■ **Required action**
The lines from the one containing "Superfoods with antioxidants" through the last line below, both ends included, must be reproduced exactly, with no pictures.

Segment Start: Data for the task

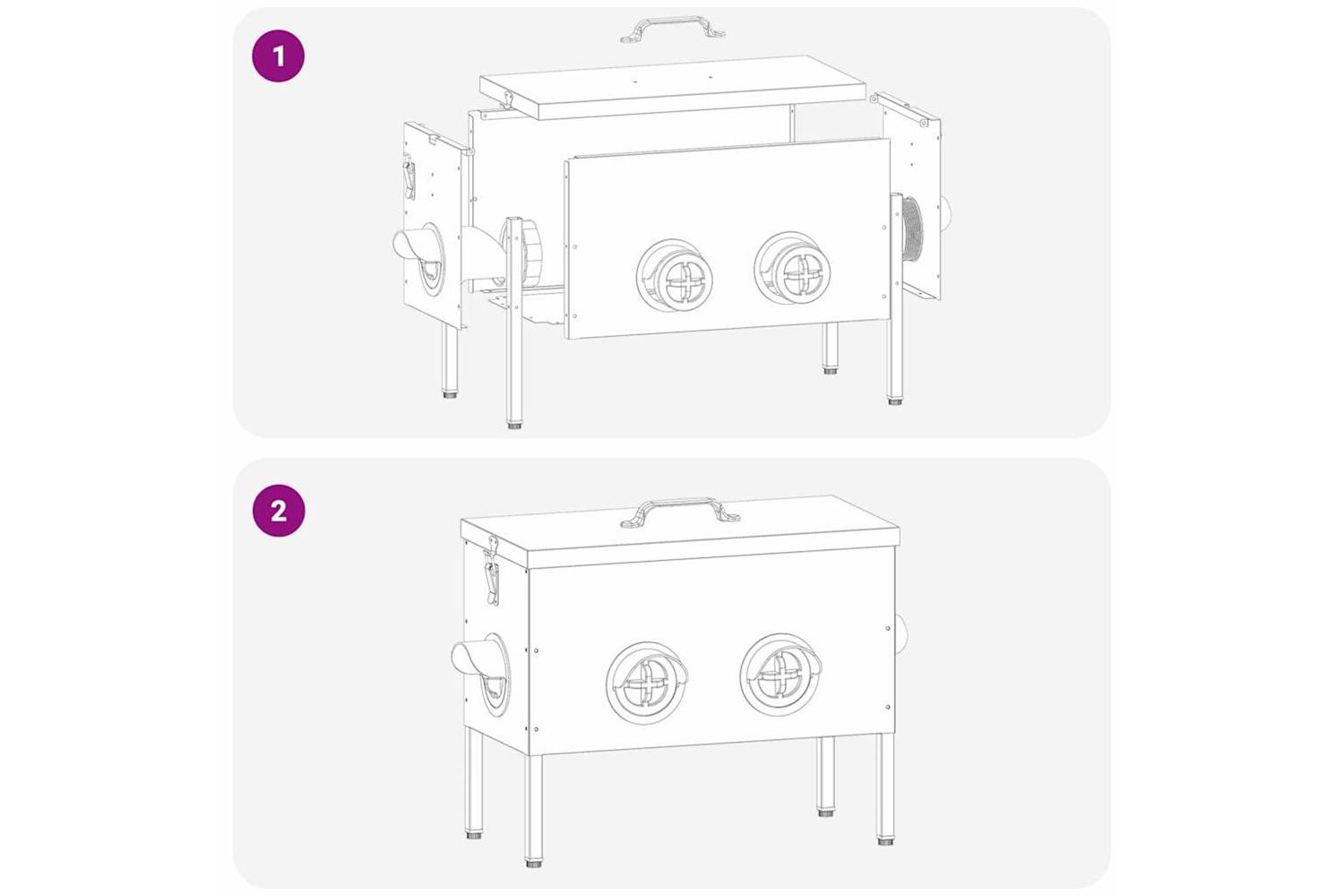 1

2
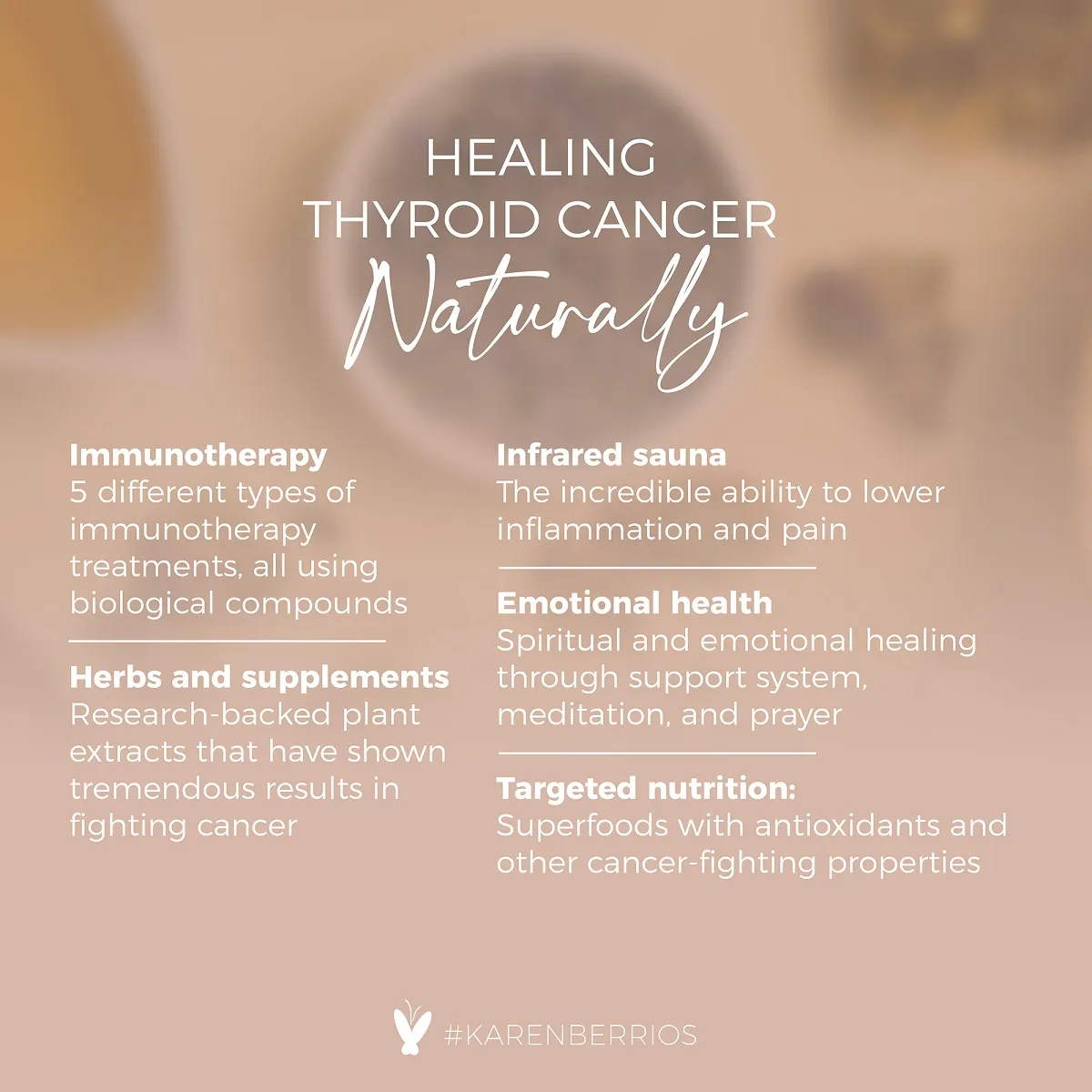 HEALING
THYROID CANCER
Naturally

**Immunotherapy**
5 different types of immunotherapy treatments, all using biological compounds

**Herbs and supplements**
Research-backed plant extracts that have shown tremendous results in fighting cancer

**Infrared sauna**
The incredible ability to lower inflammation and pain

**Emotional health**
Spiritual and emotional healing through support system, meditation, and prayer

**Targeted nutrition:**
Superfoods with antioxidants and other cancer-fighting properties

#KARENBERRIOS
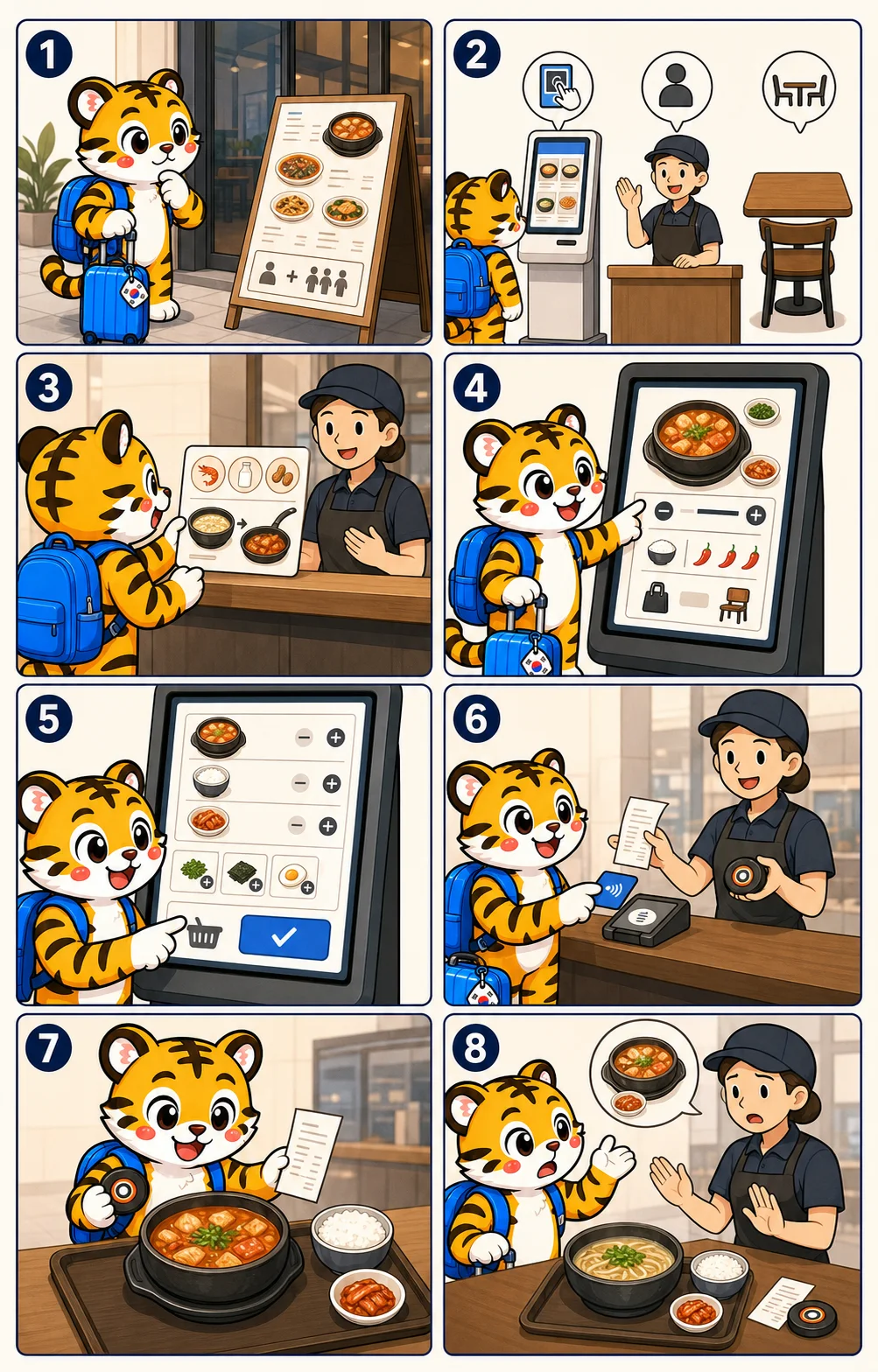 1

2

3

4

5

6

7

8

Segment End: Data for the task

■ **Output of the task**
Superfoods with antioxidants and other cancer-fighting properties

#KARENBERRIOS
 1

2

3

4

5

6

7

8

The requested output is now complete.